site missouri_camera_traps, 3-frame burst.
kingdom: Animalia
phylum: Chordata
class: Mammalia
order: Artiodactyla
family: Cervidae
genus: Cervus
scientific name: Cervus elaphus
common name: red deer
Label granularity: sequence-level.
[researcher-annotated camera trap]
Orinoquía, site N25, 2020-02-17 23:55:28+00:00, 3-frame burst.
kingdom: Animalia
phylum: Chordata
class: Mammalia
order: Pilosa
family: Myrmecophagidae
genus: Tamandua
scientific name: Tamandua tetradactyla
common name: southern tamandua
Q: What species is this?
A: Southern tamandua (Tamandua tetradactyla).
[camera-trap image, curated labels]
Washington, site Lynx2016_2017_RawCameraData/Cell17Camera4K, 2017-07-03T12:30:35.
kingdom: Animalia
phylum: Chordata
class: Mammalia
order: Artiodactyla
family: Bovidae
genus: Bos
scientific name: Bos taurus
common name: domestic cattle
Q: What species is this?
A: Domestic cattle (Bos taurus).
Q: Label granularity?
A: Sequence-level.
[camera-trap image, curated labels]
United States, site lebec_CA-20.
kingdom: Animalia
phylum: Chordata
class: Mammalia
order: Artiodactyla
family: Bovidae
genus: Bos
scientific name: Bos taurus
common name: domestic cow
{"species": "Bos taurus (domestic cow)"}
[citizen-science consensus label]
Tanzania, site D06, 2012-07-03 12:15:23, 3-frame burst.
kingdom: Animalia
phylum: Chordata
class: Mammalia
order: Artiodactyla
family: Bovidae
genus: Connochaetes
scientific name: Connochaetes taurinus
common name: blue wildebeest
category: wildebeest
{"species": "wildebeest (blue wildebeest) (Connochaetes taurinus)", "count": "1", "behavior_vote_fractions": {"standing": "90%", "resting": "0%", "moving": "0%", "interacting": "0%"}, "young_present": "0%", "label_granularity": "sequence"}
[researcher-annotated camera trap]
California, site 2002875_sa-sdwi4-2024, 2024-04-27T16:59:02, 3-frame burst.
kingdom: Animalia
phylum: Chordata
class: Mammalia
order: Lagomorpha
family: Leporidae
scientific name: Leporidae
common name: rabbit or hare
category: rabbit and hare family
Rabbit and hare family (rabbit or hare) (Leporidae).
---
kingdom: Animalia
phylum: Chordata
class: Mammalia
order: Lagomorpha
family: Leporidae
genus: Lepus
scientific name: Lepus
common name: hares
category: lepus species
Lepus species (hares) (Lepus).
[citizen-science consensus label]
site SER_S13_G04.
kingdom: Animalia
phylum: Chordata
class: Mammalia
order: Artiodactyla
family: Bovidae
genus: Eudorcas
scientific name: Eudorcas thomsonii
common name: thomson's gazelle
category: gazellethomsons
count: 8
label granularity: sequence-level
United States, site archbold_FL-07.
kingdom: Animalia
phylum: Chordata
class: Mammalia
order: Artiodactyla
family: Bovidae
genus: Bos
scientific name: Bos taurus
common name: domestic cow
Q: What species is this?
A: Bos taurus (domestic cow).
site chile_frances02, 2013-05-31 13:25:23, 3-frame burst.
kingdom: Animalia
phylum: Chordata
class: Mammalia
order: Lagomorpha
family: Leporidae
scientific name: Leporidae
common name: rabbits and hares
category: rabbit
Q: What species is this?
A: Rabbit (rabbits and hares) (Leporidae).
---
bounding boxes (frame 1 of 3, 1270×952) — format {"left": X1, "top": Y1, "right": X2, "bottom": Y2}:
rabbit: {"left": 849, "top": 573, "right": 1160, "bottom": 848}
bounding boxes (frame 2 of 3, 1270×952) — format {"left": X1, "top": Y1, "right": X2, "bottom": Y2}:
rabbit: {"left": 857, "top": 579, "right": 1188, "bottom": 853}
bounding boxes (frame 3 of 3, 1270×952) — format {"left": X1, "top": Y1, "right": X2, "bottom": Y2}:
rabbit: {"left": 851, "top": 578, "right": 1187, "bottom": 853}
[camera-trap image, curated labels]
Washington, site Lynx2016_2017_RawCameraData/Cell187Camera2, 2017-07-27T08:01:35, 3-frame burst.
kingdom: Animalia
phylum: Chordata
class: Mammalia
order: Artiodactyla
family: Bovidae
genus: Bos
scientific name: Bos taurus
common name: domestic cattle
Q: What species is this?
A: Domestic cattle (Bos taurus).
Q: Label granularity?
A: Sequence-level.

******

**EXERCISE OBJECTIVE:** Out of the records above, pick each line that contains the string "level".

**RESULT OF THE TASK:**
Label granularity: sequence-level.
A: Sequence-level.
label granularity: sequence-level
A: Sequence-level.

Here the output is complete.